=== Quoted passage ===

# Someone Has To Say It



## The Mogur (Mar 1, 2010)

Remember when the attorney for Eric and Lyle Menendez begged the judge for mercy for her clients on the grounds that they were orphans? Most of us would feel sympathy for orphaned children--except in that case the Menendez brothers murdered their parents. It was their own fault that they were orphans.

So, why bring that up?

We've all heard about the two children who drowned in the Grande Ronde River last week. What we haven't heard, at least officially, is whether or not the victims were wearing PFDs, although witnesses have said they were not. 

The authorities owe it to the boating community to provide the full details, because we need to know. It reflects on the way we do things on our trips, and it reflects on the way people look at our sport.

Nobody wants to add to the pain the family is already going through. But think about it. The facts are neutral. The facts are simply what happened. 

Sure, the Menendez brothers are orphans. And the father of the Grande Ronde victims feels terrible. But neither of those things are the point. The point is what what they did.

For all of you in other states, Oregon does have a law that requires all children up to age 12 to wear an approved, properly fitted and fastened PFD in any open boat on any body of water. If these boys were not wearing PFDs, the responsible adult has violated the law.


----------



## mikepart (Jul 7, 2009)

Someone already has said it. Over on the thread dedicated to this tragedy. You know, the one where you posted a link yesterday to AW with the answer to your own question.


If these kids were not wearing PFDs or thermal gear (and it sounds like they were not), then I don't think there is any debate as to whether the father was taking an unacceptable level of risk with his children.

=== Extracted records ===

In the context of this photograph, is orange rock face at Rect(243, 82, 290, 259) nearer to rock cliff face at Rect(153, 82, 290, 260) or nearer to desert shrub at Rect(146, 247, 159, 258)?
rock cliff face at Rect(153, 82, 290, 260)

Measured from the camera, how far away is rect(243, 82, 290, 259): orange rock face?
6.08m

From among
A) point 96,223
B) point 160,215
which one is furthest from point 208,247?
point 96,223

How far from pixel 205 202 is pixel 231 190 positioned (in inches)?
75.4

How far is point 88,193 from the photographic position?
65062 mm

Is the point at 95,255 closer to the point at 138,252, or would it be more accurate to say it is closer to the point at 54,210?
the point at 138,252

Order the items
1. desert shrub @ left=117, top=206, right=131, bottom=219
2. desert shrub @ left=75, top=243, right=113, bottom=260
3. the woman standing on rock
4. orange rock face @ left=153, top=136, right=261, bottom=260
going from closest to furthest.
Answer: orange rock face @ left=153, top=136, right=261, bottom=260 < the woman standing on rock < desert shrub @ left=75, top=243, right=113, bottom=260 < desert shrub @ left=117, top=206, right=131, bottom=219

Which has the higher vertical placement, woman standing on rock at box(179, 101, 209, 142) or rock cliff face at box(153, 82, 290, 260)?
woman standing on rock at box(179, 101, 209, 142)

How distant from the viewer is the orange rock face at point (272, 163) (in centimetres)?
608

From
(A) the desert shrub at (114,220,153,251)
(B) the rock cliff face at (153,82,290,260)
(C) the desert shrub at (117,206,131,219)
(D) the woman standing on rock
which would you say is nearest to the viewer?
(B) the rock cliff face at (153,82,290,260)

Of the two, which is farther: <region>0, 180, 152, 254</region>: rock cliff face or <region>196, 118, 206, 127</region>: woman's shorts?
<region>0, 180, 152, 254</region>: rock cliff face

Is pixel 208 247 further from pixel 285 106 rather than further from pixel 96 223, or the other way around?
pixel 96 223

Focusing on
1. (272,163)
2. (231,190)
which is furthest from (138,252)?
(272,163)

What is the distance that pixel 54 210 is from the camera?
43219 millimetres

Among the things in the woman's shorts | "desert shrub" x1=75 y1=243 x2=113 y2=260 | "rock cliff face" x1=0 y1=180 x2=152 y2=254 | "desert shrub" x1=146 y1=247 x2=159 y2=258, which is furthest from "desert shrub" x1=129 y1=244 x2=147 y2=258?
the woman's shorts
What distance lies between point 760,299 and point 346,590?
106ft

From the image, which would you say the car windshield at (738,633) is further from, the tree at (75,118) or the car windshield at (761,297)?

===

__Set task__.
In the forum thread on the Grande Ronde River drownings, up to what age does the Oregon law require children to wear a PFD in an open boat?

__Final result__.
Up to age 12.